Else if (counter > 0)

Counter --;

If (counter == 0)

Candidate_register == NULL

- At the end you have the correct candidate in the register.

For X < 50% we can adapt a more complex variation of the same algorithm which requires two passes instead of a single one. Instead of keeping a single register (keeping the last candidate) and its associated counter, we keep a number of K registers (with their associated counters) and run the same algorithm. The integer K is chosen such that 100/(K+1) < X. After this pass, we discovered K candidates but of course the candidate with the biggest counter might **not **be the real candidate. To find the top candidate we simply reset all counters to zero (but keep the candidates found) and re-run the same algorithm.

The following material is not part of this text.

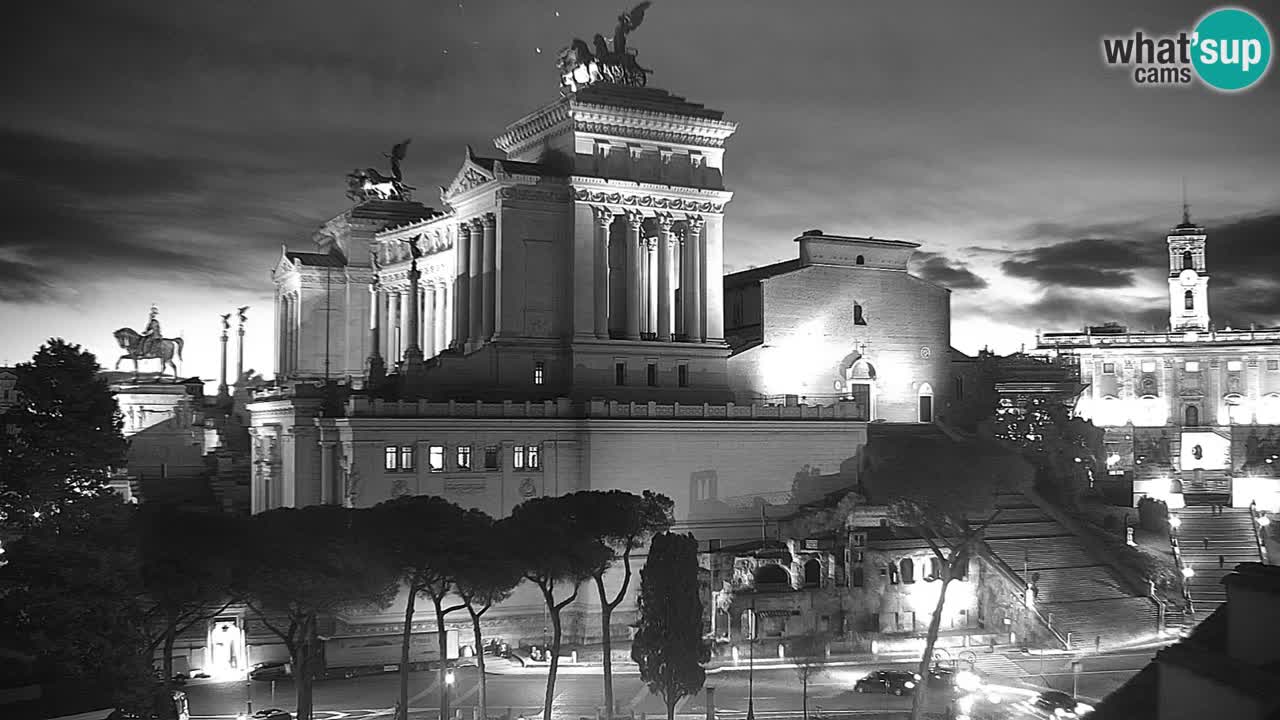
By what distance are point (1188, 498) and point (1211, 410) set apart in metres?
38.1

- Instead of maintaining one “element” register and one counter as in the main algorithm, you need to use K registers, each with K counters.

- First pass

Initialize all candidate registers with NULL and counters with zero

For each candidate in the log file

If the candidate is in one of the K registers, increase its counter

Else if there is one candidate register which is NULL, put it there and increase its counter with 1

Else, reduce all counters by 1

If some counters become zero, set their corresponding candidate registers to NULL

At the end, each of the candidate registers contains every element with frequency > 100/(K+1). One of them is the winner

- Second pass

Initialize all counters with zero, but keep the candidate registers filled with the values above.

For each candidate in the log file

If the candidate is in one of the K registers, increase its counter

At the end, you have all the correct counters for all the candidate registers.

Select the one that has the maximum count.

A variation of this second algorithm is briefly mentioned in this presentation although I could not find a formal article describing it.

What all these algorithms have in common? The fact that you know **ahead of time **that there is a winner, but you don't know which one. While the algorithms are simple to implement, this is a pretty strong condition that is not likely to be encountered in our real world. Maybe on a planet called Xen 🙂

The (generalization of the) problem is called heavy hitters. A google search on it reveals more nice info 😉 It has quite interesting applications in networking.

Also you can find some discution about this problem here: http://infoarena.ro/blog/problema-majoritatii

The discution I linked to is in Romanian, sorry.